▶ _Exercise requirements_
Reproduce the records below exactly; no pictures.

▶ _Source data_
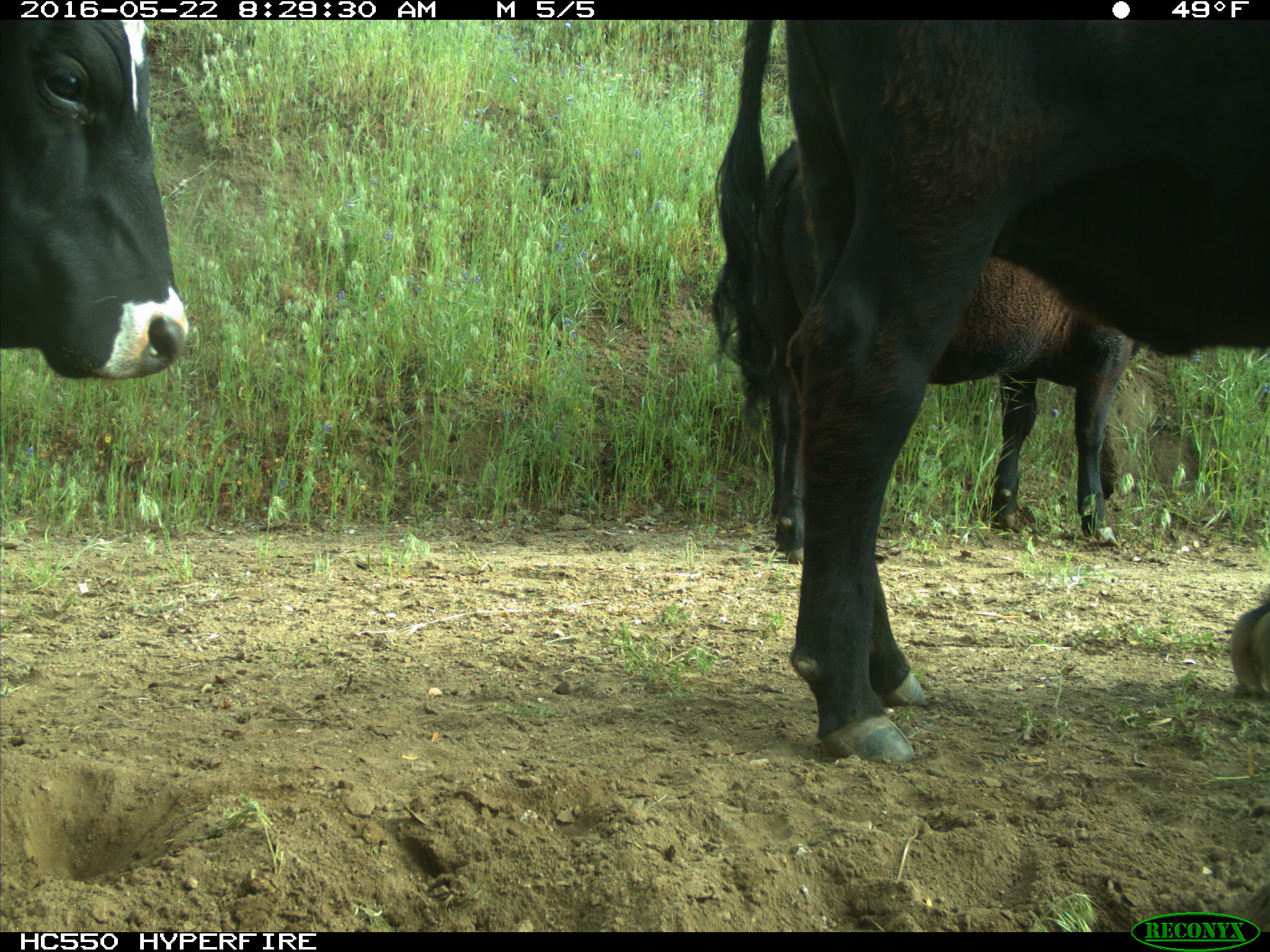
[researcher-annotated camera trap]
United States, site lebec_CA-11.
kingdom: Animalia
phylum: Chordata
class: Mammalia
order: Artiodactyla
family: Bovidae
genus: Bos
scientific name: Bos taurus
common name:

▶ _Exercise solution_
[researcher-annotated camera trap]
United States, site lebec_CA-11.
kingdom: Animalia
phylum: Chordata
class: Mammalia
order: Artiodactyla
family: Bovidae
genus: Bos
scientific name: Bos taurus
common name:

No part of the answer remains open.